Asimismo, se yergue en un mar de contradicciones, el socialismo de Dilma Rousseff, la pupila del muy popular Luiz Inácio “Lula” da Silva, a quien propios y extraños reconocieron y celebraron avances significativos en materia económica, así como en la lucha contra las desigualdades sociales y en lo tocante al ambiente. Hoy Brasil es una bomba que puede explotar en cualquier instante. La tensión social, política y económica está a flor de piel, en el seno de una población hastiada. El escándalo de corrupción que envuelve a Petrobras es sólo una pieza más en un pesado armazón de inmoralidades.

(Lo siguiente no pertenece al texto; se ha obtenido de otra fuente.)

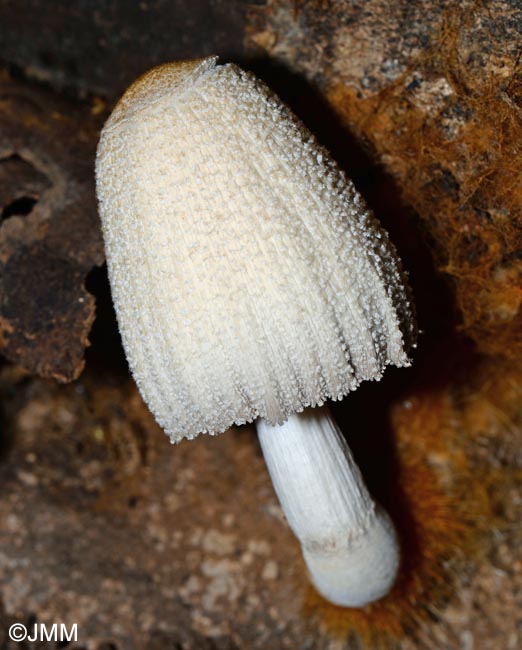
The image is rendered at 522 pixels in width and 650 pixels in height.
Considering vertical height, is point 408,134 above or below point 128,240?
above

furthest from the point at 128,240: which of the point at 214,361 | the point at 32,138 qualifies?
the point at 32,138

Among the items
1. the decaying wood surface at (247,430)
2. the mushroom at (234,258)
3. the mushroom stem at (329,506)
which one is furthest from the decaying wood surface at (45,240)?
the mushroom stem at (329,506)

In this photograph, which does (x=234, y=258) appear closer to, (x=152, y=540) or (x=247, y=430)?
(x=247, y=430)

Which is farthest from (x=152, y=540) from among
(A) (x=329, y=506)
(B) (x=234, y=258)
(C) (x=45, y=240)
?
(B) (x=234, y=258)

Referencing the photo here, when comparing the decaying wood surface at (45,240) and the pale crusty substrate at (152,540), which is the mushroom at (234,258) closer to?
the decaying wood surface at (45,240)

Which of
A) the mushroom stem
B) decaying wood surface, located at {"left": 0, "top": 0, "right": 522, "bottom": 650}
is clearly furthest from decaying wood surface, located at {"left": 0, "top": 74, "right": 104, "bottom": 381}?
the mushroom stem

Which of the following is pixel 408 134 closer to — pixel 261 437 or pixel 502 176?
pixel 502 176

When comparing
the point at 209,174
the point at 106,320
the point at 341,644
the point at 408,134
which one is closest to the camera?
the point at 209,174

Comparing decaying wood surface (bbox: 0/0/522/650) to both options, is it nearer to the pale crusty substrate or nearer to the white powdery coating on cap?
the pale crusty substrate
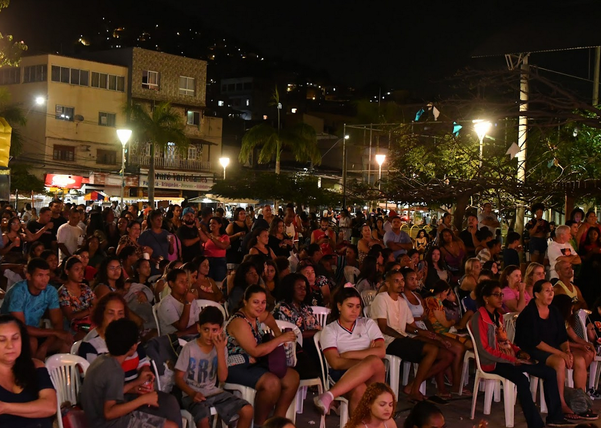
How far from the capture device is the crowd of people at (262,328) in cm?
510

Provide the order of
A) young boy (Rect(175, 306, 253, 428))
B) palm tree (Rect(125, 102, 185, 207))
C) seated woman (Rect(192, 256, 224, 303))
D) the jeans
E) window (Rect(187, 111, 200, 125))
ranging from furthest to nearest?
window (Rect(187, 111, 200, 125)), palm tree (Rect(125, 102, 185, 207)), seated woman (Rect(192, 256, 224, 303)), the jeans, young boy (Rect(175, 306, 253, 428))

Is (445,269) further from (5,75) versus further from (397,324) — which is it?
(5,75)

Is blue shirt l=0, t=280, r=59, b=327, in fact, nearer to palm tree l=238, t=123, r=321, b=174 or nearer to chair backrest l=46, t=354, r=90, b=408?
chair backrest l=46, t=354, r=90, b=408

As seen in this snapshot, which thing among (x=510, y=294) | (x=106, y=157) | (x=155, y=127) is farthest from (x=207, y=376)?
(x=106, y=157)

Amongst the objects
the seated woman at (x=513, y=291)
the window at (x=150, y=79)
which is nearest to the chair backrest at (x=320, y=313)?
the seated woman at (x=513, y=291)

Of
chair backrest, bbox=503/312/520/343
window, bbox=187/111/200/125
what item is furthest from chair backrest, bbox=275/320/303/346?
window, bbox=187/111/200/125

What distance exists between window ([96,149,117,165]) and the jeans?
4085cm

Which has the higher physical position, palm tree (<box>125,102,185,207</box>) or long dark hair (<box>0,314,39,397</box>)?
palm tree (<box>125,102,185,207</box>)

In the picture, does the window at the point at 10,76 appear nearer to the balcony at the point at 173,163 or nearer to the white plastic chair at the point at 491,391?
the balcony at the point at 173,163

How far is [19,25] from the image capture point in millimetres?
94625

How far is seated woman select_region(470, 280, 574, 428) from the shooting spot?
712cm

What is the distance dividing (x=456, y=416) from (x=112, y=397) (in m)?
3.92

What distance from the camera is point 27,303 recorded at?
683 cm

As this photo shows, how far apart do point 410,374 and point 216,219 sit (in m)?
4.23
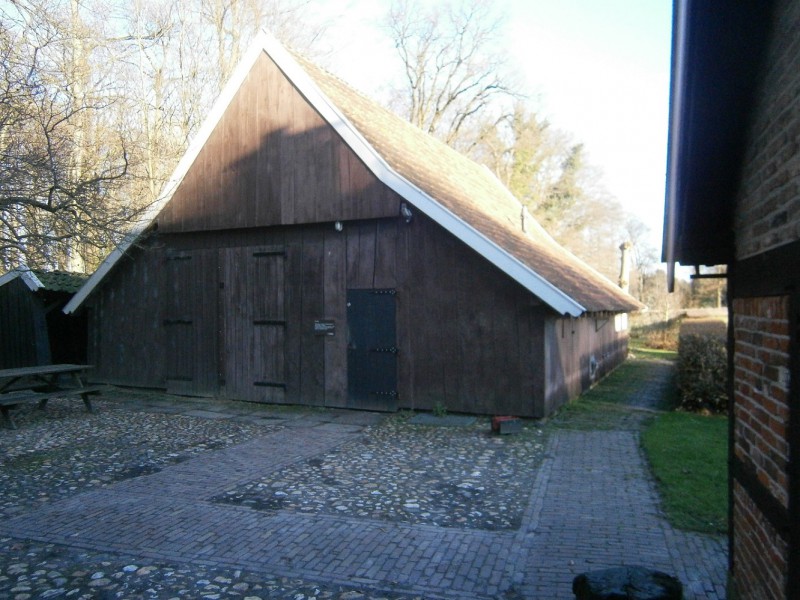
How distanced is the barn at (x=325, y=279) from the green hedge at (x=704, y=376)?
1855mm

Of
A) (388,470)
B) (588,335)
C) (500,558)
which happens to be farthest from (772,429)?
(588,335)

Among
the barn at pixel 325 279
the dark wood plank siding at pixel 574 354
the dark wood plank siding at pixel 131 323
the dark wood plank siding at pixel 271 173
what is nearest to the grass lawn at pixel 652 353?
the dark wood plank siding at pixel 574 354

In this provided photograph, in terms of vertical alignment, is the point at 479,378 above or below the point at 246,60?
below

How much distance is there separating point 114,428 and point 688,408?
997 centimetres

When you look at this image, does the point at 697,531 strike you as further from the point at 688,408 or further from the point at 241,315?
the point at 241,315

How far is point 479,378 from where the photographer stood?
10.7m

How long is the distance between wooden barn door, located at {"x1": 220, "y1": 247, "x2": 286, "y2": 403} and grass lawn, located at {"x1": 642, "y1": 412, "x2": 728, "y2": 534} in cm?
664

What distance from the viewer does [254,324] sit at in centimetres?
1270

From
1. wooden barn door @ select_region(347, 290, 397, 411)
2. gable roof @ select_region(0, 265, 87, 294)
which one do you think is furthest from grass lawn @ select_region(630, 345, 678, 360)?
gable roof @ select_region(0, 265, 87, 294)

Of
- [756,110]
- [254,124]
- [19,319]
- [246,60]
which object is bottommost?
[19,319]

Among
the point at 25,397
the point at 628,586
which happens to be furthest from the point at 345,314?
the point at 628,586

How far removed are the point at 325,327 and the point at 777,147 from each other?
9450 mm

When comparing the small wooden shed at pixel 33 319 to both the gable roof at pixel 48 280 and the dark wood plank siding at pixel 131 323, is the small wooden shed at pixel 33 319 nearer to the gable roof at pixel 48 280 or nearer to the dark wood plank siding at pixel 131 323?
the gable roof at pixel 48 280

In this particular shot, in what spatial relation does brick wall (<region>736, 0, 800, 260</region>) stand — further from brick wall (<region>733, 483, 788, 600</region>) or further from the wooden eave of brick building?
brick wall (<region>733, 483, 788, 600</region>)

Otro ejemplo patético es el de la Argentina. Cristina Fernández de Kirchner llega al final del segundo mandato, y de la era que entronizó junto a su esposo, con su prestigio personal y político por los suelos, y al frente de instituciones vaciadas de credibilidad, arrastradas hasta las más profundas ciénagas del descrédito. CK está acosada por el fantasma de un fiscal que hasta su muerte lucía dispuesto, y pertrechado legalmente, a sentarla en el banquillo de los acusados; y por una opinión pública que no se ha resignado a soportar su afición populista, sus brutales excentricidades, la opacidad y tendencia libertina con que todo este tiempo ha manejado los asuntos públicos.

Pero la suerte de Peña Nieto en México está echada. Los familiares de los estudiantes muertos en septiembre del año pasado no han descansado un solo día en pedir justicia. El jefe de la campaña del PRI que encumbró a Peña Nieto en las elecciones de 2012, es investigado. Lo involucran en el mismo escándalo de las cuentas turbias del Banco de Madrid, que hasta aquí ha salpicado, sin que nada se investigue. La Asamblea Nacional, escenario natural para el debate en un país verdaderamente
democrático, clausuró el tema en la agenda.

A Dilma Rousseff le están pidiendo a gritos la renuncia en marchas multitudinarias, promovidas en buena parte por el Movimiento Brasil Libre, a través de las redes sociales. En el gigante de la América del Sur la moneda, el real, se ha devaluado 30% en un año. Nada si se lo compara con la terrible depreciación del bolívar nuestro de cada día, con sus devaluaciones oficiales o encubiertas.

Con el desastre de Argentina los venezolanos guardamos una cruel similitud. La señora Kirchner, que ha sido imputada, podrá estar en duros aprietos políticos, y legales, pero nada extraño sería que la sustituya en el poder otra figura del Partido Justicialista, gracias a la desorientación del bloque opositor, fatalmente dividido, tardo, incapaz de juntar fuerzas y darle una lectura apropiada y fiel a la necesidad de producir un cambio histórico, inaplazable.

En México una sociedad adolorida está de pie. En Brasil ocurre lo mismo con una población asqueada. En Argentina, las voces independientes y la presión pública, de calle, por parte de una nación que, más allá de los partidos, no cede, evitaron que la investigación del fiscal Alberto Nisman se apagara junto con su impensable “suicidio”.

En todas partes hay razones para la indignación, pero, ciertamente, en Venezuela se rompen todos los récords. Si algún suelo no puede permitirse el desaliento, la conformidad, la desesperanza aprendida, es precisamente éste que pisamos, y donde todos los días un poder envilecido nos pisa.